Hybrid s-wave superconductivity in CrB$_2$

TL;DR

CrB₂ exhibits a hybrid s-wave superconductivity resulting from the interplay of conventional electron-phonon coupling and unconventional spin fluctuation mechanisms, especially near its antiferromagnetic phase.

Contribution

This study reveals that CrB₂ is a hybrid s-wave superconductor where both conventional and unconventional pairing mechanisms coexist and influence its superconducting properties.

Findings

Superconductivity in CrB₂ is pressure-dependent, with a transition from conventional to hybrid s-wave pairing.

Spin fluctuations significantly contribute to superconductivity near the antiferromagnetic dome.

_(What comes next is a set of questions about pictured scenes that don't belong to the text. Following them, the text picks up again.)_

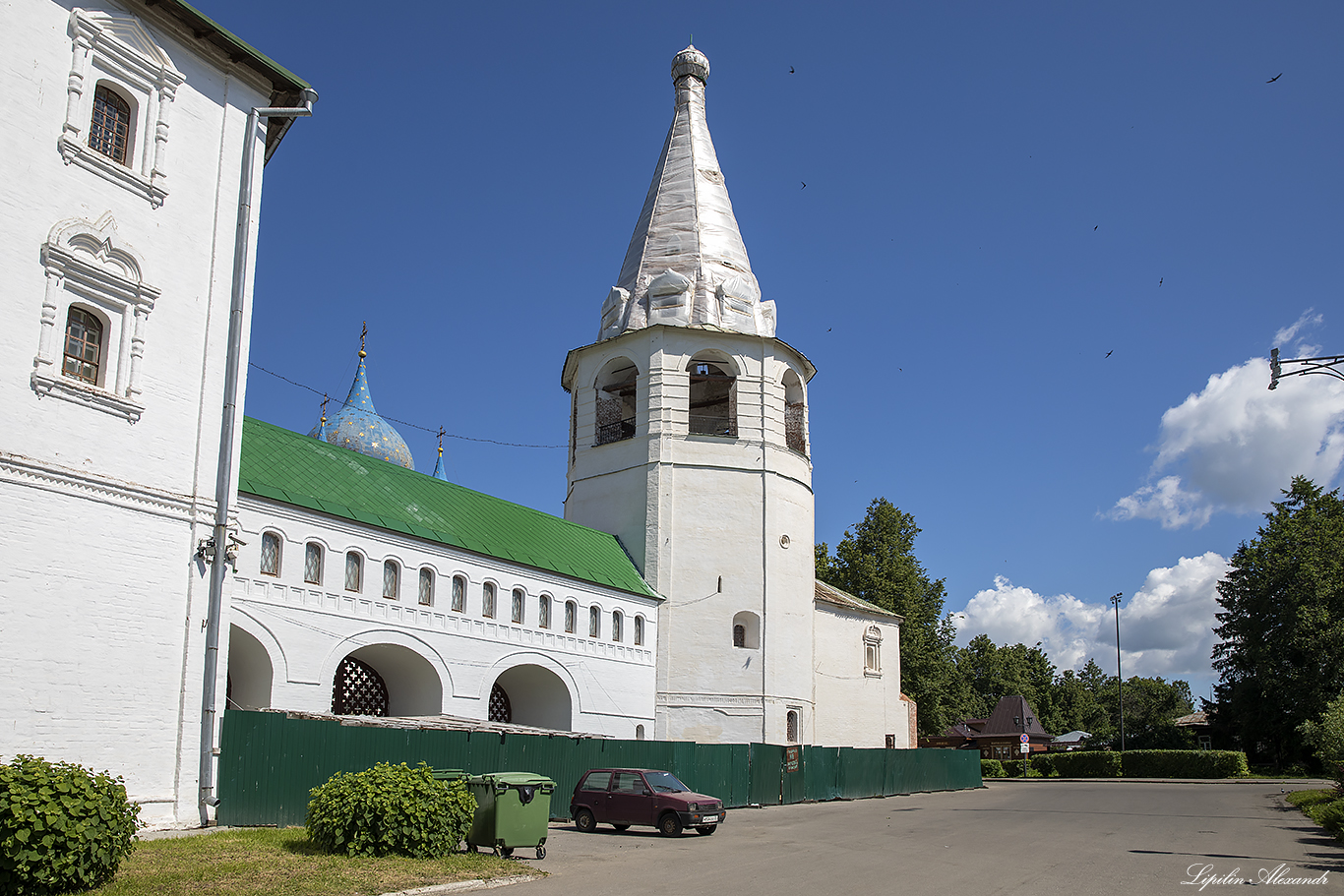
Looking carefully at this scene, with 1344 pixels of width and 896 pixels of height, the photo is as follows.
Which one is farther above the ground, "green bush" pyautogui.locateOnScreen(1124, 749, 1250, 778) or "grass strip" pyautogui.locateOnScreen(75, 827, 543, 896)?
"grass strip" pyautogui.locateOnScreen(75, 827, 543, 896)

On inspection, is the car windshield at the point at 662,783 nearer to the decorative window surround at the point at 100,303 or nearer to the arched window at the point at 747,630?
the decorative window surround at the point at 100,303

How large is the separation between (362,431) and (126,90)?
19.1m

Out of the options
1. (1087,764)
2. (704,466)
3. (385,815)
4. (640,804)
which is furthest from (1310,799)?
(1087,764)

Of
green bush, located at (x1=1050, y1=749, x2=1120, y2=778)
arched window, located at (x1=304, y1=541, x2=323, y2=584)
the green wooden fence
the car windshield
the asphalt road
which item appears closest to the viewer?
the asphalt road

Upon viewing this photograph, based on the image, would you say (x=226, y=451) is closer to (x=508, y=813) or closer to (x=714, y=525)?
(x=508, y=813)

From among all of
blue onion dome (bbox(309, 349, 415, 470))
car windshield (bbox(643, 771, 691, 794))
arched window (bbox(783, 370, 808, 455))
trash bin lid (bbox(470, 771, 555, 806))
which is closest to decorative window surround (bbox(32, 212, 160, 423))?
trash bin lid (bbox(470, 771, 555, 806))

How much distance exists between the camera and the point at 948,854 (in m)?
16.4

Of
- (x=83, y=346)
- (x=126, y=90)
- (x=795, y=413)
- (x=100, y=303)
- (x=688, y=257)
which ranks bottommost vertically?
(x=83, y=346)

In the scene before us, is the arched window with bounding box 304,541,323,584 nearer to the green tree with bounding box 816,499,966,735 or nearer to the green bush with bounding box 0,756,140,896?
the green bush with bounding box 0,756,140,896

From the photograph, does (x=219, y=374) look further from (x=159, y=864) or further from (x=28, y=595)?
(x=159, y=864)

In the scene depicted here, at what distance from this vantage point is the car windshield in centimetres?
1938

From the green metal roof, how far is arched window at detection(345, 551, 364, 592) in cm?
73

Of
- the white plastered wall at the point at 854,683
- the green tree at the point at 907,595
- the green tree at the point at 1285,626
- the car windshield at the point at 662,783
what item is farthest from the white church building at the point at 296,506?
the green tree at the point at 1285,626

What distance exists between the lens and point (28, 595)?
14039 millimetres
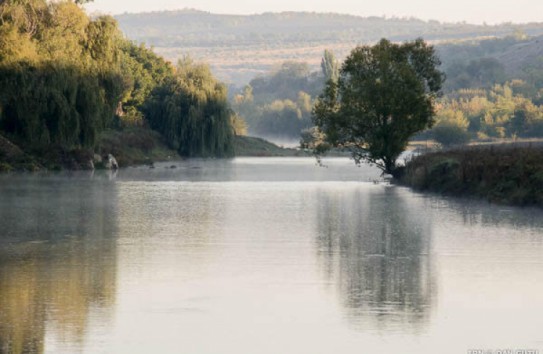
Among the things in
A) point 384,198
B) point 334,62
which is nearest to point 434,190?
point 384,198

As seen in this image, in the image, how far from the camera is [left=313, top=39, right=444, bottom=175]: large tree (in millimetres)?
47906

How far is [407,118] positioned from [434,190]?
23.4 ft

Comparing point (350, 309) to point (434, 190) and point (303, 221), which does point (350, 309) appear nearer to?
point (303, 221)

CrB₂ exemplifies a material where multiple pairing mechanisms combine to produce superconductivity.

Abstract

In a metal with multiple Fermi pockets, the formation of s-wave superconductivity can be conventional due to electron-phonon coupling or unconventional due to spin fluctuations. We analyze the hexagonal diboride CrB$_2$, which is an itinerant antiferromagnet at ambient conditions and turns superconducting upon increasing pressure. While the high pressure behavior of T$_c$ suggests conventional s-wave pairing, we find that spin fluctuations promoting unconventional s-wave pairing become important in the vicinity of the antiferromagnetic dome. As the symmetry class of the s-wave state is independent of its underlying mechanism, we argue that CrB$_2$ is a realization of a hybrid s-wave superconductor where unconventional and conventional s-wave mechanisms team up to form a joint superconducting dome.